Mein Auftrag für diesen Artikel: Ich soll mich bei Tinder vergucken. Nichts leichter als das, denke ich, lade die App auf mein Handy und beginne zu swipen. Es wäre eine Lüge, zu behaupten, ich hätte Tinder noch nie benutzt, doch getroffen habe ich mich bisher noch mit keiner Online-Bekanntschaft. Ich bin mir unsicher: Verlieben über Online-Dating? Kann das wirklich funktionieren?

Es kann. Auch in meinem Freundeskreis haben sich Pärchen über Tinder zusammengefunden und bei einigen hält die Beziehung nun schon mehrere Jahre. Gleichzeitig hört man aber immer wieder, dass etwa 40% der Nutzer*innen von Online-Dating-Plattformen bereits in einer Beziehung sind und die App nur aus Langeweile oder Neugier nutzen. Andere suchen einfach nur Freund*innen, etwas Kurzweiliges oder die Hotspots der Stadt. Insbesondere letztere Spezies erscheint überwiegend auf meinem Display und so swipe ich mich von Touristin zu Touristin.

Es passt! Glückwunsch, du hast ein neues Match!

Dateneinträge
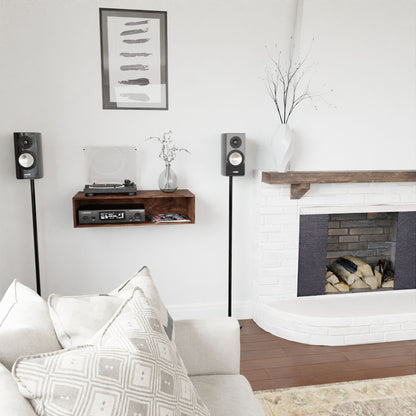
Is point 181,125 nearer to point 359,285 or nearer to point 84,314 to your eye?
point 359,285

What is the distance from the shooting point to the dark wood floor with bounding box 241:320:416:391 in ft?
8.27

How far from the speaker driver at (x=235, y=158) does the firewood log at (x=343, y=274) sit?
47.6 inches

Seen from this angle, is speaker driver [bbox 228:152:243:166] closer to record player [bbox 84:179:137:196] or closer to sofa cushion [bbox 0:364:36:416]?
record player [bbox 84:179:137:196]

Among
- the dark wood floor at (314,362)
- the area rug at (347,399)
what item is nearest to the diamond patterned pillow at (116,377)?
the area rug at (347,399)

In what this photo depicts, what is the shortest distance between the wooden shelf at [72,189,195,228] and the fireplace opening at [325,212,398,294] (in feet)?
3.67

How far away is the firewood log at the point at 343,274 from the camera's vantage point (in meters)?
3.39

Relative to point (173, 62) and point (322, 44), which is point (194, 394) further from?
point (322, 44)

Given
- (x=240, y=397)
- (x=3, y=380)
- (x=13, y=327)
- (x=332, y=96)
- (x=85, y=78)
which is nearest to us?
(x=3, y=380)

Arbeitsanweisungen —
[1] Kannst du die Zeilen der Datensätze wortgetreu kopieren, beginnend mit der Zeile, die "Relative to point" enthält, bis einschließlich zum Ende der Datensätze?
[2] Wie geht der Lesetext über das Online-Dating bei Tinder weiter? Knüpfe an seinen letzten Satz an und setze ihn fort.

Erwartete Ausgaben —
[1]
Relative to point (173, 62) and point (322, 44), which is point (194, 394) further from?
point (322, 44)

Given
- (x=240, y=397)
- (x=3, y=380)
- (x=13, y=327)
- (x=332, y=96)
- (x=85, y=78)
which is nearest to us?
(x=3, y=380)

[2]
Nachdem ich mir zwei Tage in Folge die Finger wund gewischt habe, klappt es endlich. Gleich fünf Frauen finden mich auf Grundlage eines drei Sekunden langen optischen Eindrucks irgendwie ein bisschen attraktiv – ein Gefühl der Erleichterung. Nachdem sich zwei der Matches auf ein einfaches „Hey, wie geht’s?“ nicht zurückmelden, wird mir klar, dass eine kreativere Gesprächseröffnung gefragt ist. Meine neue Strategie: ein unverfängliches „Hey, ich gehe gleich zum Supermarkt. Soll ich dir irgendwas mitbringen?“. Und es klappt tatsächlich. Mit drei weiteren Frauen komme ich ins Gespräch. Als ich jedoch nach einem Treffen frage, kommt keine Antwort mehr. Ich will schon aufgeben, als unerwartet eine Nachricht von Franzi* kommt. Sie will sich doch treffen, Freitag um 21 Uhr am Kotti.

Freitag 21 Uhr

Ich bin etwas zu früh und ein bisschen nervös, also zünde ich eine Zigarette an und warte. Wenig später steht sie wie aus dem Nichts vor mir. Wir umarmen uns zur Begrüßung. Franzi ist groß und schlank, trägt Dr. Martens und hat ein Nasenpiercing. Eigentlich genau mein Typ, denke ich. Ich schlage vor, zunächst in eine Bar mit Live-Musik zu gehen und Franzi ist einverstanden. Auf dem Hinweg unterhalten wir uns. Mein Date studiert an der TU in einem Studiengang, den manche wohl als „Männerdomäne” bezeichnen würden. Das beeindruckt mich.

Nach der Bar wollen wir noch weiterziehen. Wir holen uns Schnaps vom Späti, setzen uns in den Treptower Park und spielen „Ich hab’ noch nie, Ich war schon mal“. Eigentlich fühle ich mich für das Spiel zu alt, aber wenigstens geht der Schnaps so besser runter. Franzi will feiern gehen und nach kurzer Diskussion fällt die Wahl auf die Wilde Renate. Beim wummernden Techno vergesse ich, dass ich eigentlich gerade ein Experiment durchführe und der Alkohol übernimmt das Steuer. Wir tanzen eine Weile nebeneinander. Irgendwann dreht sich Franzi zu mir und küsst mich.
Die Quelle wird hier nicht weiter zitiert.